ARMS’s approach was all the more galling when one considered the “significant investment” that had been made in making the necessary analytical tools available, the auditors added.

A company spokesperson denied that ARMS was reluctant to analyse trends and said that it had invested in new billing software that went beyond implementing sampling measures.

He said that the 2009 key performance indicators mentioned by the NAO had simply been “revised” to keep abreast of ongoing developments.

Almost 90 per cent of households now received five or more bills a year, the spokesperson noted. He argued that queuing times had been halved, waiting time decreased by 84 per cent since November 2010 and ARMS’s call answering response rate reached 96 per cent last August.

The NAO report also noted with concern that key agreements signed years ago between ARMS, Enemalta and the Water Services Corporation were still missing “the sole components that would enable the benchmarking of ARMS Ltd performance”.

Incorrect bills continue to be a concern, with the relative number of bill reversals – seven per cent – remaining unchanged since the NAO first flagged the issue in 2011 and management seemingly “resigned” to the status quo.

The company spokesperson said that bill reversals were inevitable in some instances.
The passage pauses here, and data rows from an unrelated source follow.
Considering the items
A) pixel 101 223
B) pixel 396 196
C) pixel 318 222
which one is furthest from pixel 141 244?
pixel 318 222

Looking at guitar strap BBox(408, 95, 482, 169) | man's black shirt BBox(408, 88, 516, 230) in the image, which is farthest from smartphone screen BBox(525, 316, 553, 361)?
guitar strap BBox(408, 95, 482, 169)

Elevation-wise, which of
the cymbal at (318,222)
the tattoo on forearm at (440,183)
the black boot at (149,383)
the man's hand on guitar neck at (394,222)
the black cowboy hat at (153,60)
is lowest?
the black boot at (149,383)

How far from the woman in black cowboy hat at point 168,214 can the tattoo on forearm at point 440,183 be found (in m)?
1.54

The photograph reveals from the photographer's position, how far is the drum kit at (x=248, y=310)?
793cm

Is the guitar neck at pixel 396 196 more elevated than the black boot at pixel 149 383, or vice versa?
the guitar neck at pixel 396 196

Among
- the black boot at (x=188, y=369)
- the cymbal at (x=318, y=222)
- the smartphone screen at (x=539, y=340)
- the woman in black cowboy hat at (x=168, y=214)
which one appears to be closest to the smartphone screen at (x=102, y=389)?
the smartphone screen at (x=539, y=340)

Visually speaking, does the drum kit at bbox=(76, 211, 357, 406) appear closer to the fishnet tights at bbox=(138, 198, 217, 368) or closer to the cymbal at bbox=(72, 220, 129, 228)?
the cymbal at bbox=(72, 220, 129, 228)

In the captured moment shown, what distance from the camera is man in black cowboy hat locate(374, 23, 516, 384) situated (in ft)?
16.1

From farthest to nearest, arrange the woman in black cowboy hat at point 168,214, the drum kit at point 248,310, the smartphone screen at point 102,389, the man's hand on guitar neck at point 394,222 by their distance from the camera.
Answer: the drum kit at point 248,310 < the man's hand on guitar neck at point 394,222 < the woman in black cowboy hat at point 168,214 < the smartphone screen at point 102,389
Such reversals, he explained, were not erroneously calculated but simply amendments to reflect changes in the billed households.

The company’s success in reducing utilities debtor bills by 61 days had boosted cash flow by €75 million and meant €1 million savings in interest payments, the spokesperson said.

The national switch to a smart metering system, originally pencilled in for January 2013, is now expected to happen by the end of that year.

ARMS plans on switching over the entire grid to a smart metering system overnight – something the NAO has queried – and argued that, if things went pear-shaped, they could rely on manual meter readings until difficulties were ironed out.

The NAO report also found that ARMS’s call centre assistants had managed to answer 2,000 more calls between May 2011 and May 2012, although there were 900 more abandoned calls in May 2012 than 12 months earlier.